Maturation of phagosomes is accompanied by changes in their fusion properties and size-selective acquisition of solute materials from endosomes.

Maturation of phagosomes is characterized by changes in their polypeptides, phosphorylated proteins and phospholipid composition. Kinetic analyses have shown that a variety of proteins associate and dissociate from latex-containing phagosomes at precise intervals during phagolysosome biogenesis. In an attempt to link these temporal biochemical modifications to functional changes, we have examined the in vivo fusion properties of aging endosomes and phagosomes. Using an in vivo fusion assay at the electron microscope, we measured the rate of exchange of bovine serum albumin-gold (5 and 16 nm particles) between endosomes and latex-bead-containing phagosomes. The results obtained indicate that the maturation of phagosomes is accompanied by changes of their fusion properties. Early phagosomes were shown to fuse preferentially with early endocytic organelles and to gradually acquire the ability to fuse with late endocytic organelles. Furthermore, the transfer of bovine serum albumin-gold from endosomes to phagosomes is size-dependent, a process also modulated by the maturation of these organelles, in agreement with the concept that transient fusion events occur between endosomes and phagosomes. Biochemical analysis showed variations in the levels of rab proteins associated with phagosomes during maturation while other 'fusion' proteins, including synaptobrevin1 and synaptobrevin2, remained constant.

Protein phosphorylation during phagosome maturation.
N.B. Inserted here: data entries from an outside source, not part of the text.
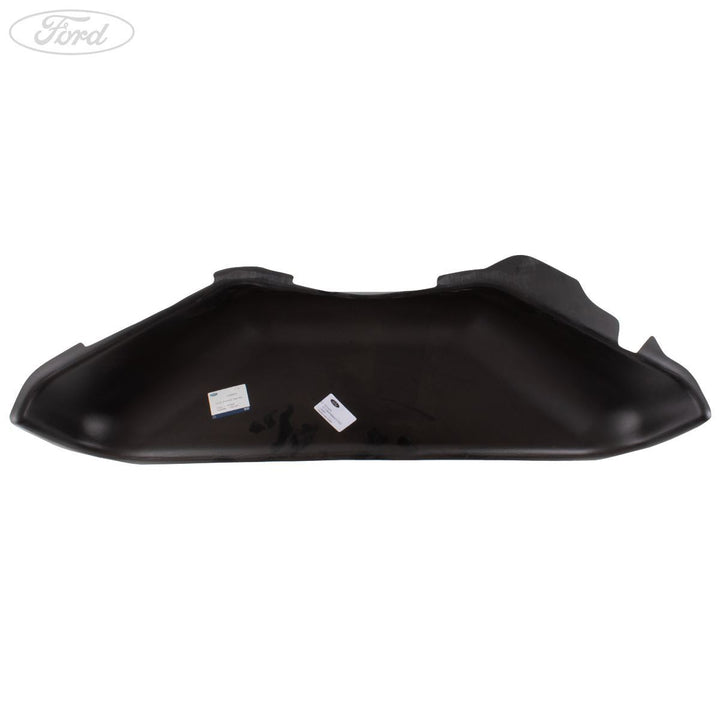 TRANSIT MK6 MK7 REAR INNER WHEEL ARCH STONE PROTECTION FOIL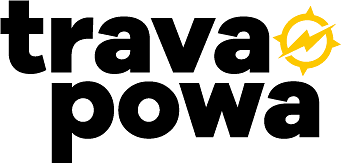 TravaPowa Logo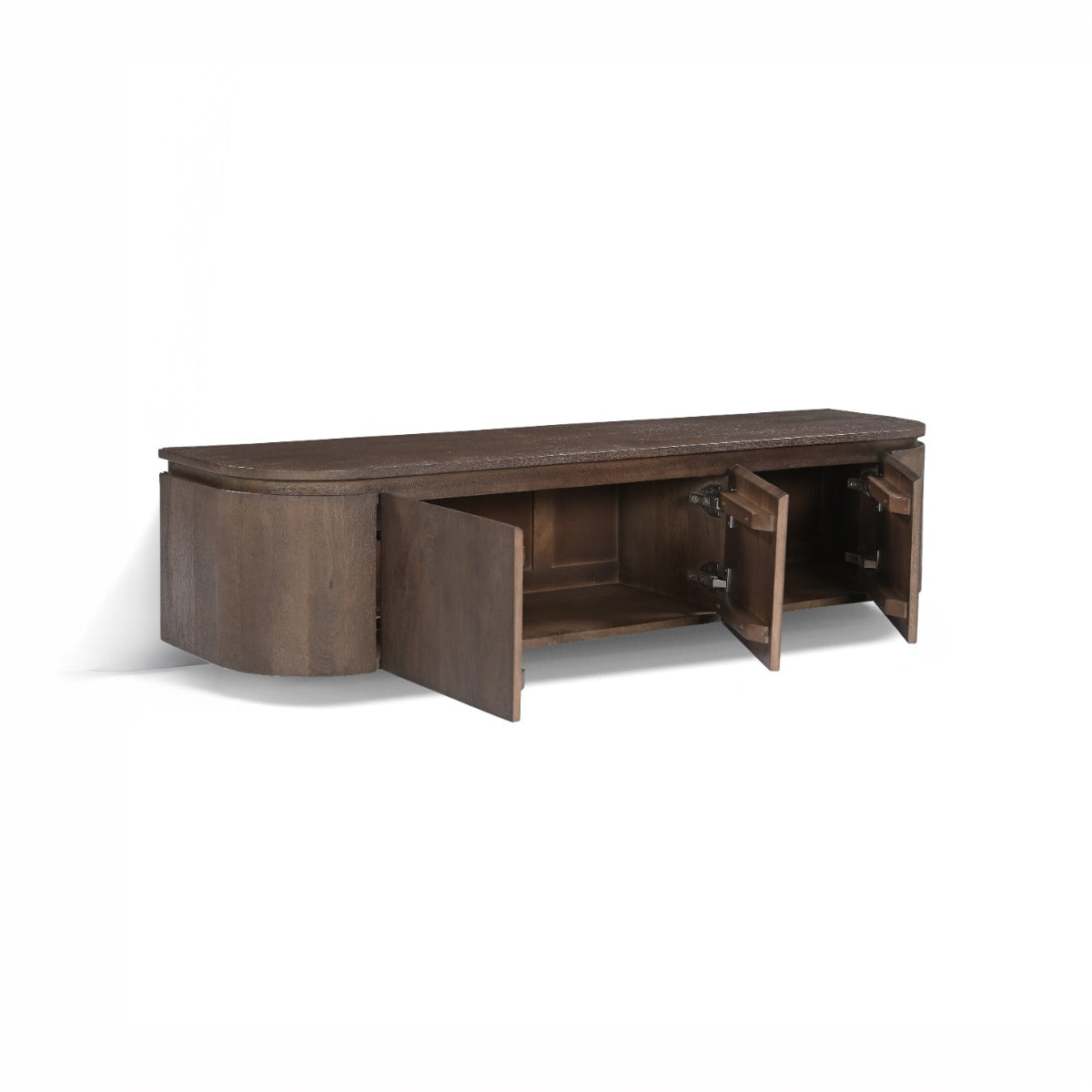Lioravyn – meubles tv suspendus
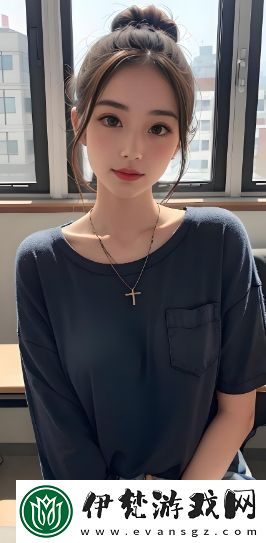 YY首頁登錄界面入口彈窗如何優(yōu)化才能提升用戶體驗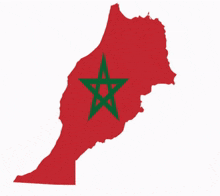 Morocco المغرب GIF - Morocco المغرب المملكة المغربية GIFs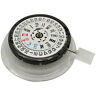 194912617736 Unbrand Automatic Mechanical Watch Wrist Movement Day Date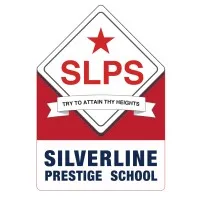 SLPS Silverline Prestige School Gzb.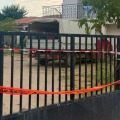 Γυναικοκτονία στη Ροδόπη: Τη ζήλευε παθολογικά - «Ξέραμε ότι την κακοποιούσε, μας είχε δείξει φωτογραφίες»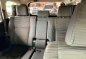 Toyota Innova 2018 for sale in Pasig -6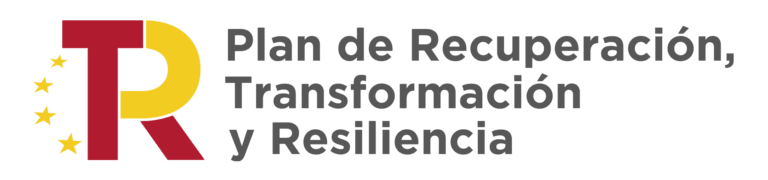 Plan de Recuperación, Transformación y Resiliencia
Phagolysosome biogenesis is driven by a series of interactions between phagosomes and organelles of the biosynthetic and endocytic pathways. The presence of endocytic markers on phagosomes suggests that phagosomes and endosomes share common structural and functional characteristics. In that line of thought, protein phosphorylation has been shown to be involved in regulatory aspects of the fusion properties of endosomes and other vacuolar organelles. To study further the mechanisms involved in phagolysosome biogenesis, we have investigated the presence of phagosome proteins that can be phosphorylated in vitro by endogenous phagosome-associated kinases. The results obtained show that proteins phosphorylated on tyrosine residues are present on phagosomes. Moreover, complex phosphorylation/dephosphorylation cycles appear to occur during phagolysosome biogenesis. The addition of endosome fractions to phagosomes inhibit the phosphorylation of phagosome proteins. These results suggest that phosphorylation and dephosphorylation events could play roles in the biogenesis of phagolysosomes and regulate, in part, the complex in vivo interactions between phagosomes and endosomes.